Researchers in Spain have identified a new genetic signature which it is hoped will provide doctors with better information on the risks of relapse in patients with early stage lung cancer.
The research may also open up new avenues for immunotherapy for lung cancer, with the scientists hopeful that new treatment strategies will be developed based on their ability to trace the stages of the cancer.
Non-small cell lung cancer often doesn’t get diagnosed until it has spread throughout the entire body, and even when it does, the patients that undergo surgical removal of the tumour still have a discouraging 30 per cent rate of relapse. This new work, which has been presented at the third European Lung Cancer Conference in Geneva, offers hope for earlier detection in the future, and the possibility of new treatments.
A multidisciplinary team of researchers from Hospital Clinico San Carlos, Madrid, have found a 50-gene predictor that could give doctors an indication of which patients are at the greatest risk of relapsing.
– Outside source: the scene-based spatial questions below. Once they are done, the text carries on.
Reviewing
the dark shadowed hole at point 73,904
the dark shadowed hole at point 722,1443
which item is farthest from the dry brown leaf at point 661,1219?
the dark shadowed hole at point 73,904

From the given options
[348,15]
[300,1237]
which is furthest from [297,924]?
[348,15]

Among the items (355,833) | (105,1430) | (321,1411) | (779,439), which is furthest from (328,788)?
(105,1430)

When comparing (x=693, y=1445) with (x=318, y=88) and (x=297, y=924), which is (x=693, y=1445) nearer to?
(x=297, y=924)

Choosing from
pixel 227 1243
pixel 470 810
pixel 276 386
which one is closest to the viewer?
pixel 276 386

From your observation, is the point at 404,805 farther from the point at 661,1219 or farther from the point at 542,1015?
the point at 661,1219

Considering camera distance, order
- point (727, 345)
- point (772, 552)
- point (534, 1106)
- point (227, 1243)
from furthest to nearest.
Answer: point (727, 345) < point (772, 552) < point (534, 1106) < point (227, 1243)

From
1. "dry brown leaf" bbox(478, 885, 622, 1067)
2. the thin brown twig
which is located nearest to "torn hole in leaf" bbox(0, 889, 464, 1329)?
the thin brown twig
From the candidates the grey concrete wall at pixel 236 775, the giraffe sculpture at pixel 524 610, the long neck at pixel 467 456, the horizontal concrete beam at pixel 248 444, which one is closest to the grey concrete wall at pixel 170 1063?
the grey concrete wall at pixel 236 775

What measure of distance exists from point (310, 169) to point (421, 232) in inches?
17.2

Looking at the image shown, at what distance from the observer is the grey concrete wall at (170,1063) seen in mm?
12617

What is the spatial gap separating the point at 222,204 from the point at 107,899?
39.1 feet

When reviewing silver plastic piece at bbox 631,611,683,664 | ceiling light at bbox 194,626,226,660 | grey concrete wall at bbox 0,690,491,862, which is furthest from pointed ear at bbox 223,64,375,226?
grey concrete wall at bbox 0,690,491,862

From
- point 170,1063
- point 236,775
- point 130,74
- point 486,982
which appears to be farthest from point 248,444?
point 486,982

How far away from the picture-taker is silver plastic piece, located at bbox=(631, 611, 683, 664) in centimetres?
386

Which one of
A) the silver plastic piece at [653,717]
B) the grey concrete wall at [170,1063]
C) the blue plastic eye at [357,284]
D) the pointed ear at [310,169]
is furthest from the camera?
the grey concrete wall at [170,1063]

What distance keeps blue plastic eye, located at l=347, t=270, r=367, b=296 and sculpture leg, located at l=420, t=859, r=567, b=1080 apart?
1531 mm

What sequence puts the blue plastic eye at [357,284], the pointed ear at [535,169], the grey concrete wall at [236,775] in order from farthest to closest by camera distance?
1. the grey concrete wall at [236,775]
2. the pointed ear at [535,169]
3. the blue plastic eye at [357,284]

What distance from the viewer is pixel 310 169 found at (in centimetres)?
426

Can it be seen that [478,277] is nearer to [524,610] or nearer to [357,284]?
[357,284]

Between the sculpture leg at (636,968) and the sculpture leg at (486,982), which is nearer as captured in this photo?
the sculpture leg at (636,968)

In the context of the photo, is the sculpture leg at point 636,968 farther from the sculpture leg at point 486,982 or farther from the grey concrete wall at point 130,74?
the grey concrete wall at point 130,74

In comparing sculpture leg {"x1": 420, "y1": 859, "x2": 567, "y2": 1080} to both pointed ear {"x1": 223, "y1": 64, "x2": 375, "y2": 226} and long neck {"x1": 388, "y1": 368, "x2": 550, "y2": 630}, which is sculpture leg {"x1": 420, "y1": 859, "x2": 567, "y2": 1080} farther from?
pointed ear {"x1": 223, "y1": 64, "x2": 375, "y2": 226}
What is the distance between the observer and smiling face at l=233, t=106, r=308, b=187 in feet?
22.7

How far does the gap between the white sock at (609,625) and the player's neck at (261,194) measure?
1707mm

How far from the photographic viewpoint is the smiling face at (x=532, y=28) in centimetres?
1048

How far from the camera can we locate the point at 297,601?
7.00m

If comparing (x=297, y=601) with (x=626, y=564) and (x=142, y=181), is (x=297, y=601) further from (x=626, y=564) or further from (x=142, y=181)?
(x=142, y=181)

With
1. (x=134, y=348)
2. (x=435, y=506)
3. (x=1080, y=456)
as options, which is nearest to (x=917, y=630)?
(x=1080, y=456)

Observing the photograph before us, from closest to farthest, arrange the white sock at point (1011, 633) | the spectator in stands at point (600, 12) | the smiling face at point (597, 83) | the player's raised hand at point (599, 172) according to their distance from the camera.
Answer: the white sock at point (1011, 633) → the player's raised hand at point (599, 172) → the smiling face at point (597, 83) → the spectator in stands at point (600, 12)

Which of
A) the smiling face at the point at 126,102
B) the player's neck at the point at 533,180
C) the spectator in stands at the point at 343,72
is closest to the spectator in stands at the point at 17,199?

They observed 84 patients with stage I and II non-small cell lung cancer who had undergone surgery, finding that gene signature accurately predicted which patients were at low risk of relapse.
Dr Florentino Hernando, presenting the results at the meeting in Geneva, saying: "All of these genes overexpressed in the low-risk group are highly related to B lymphocyte activity.
"So, the B cell-mediated immune response seems to have a very important role."
The researchers identified a genetic profile that low-risk patients had which suggested that they had a better immune response to the tumour. That means that treatments that could interfere with this response, such as post-surgical chemo, should be reconsidered for this low-risk group.
Professor David Carbone from the Vanderbilt-Ingram Cancer Center, who was not involved in the study, said: "This is a potentially extremely important classifier.
"It is interesting that the majority of the genes in the classifier are either immune-derived or immunomodulatory, suggesting a potential molecular basis for this observation. It would be interesting to compare the results of this classifier to simple quantitation of lymphocytic infiltration into the resected tumours."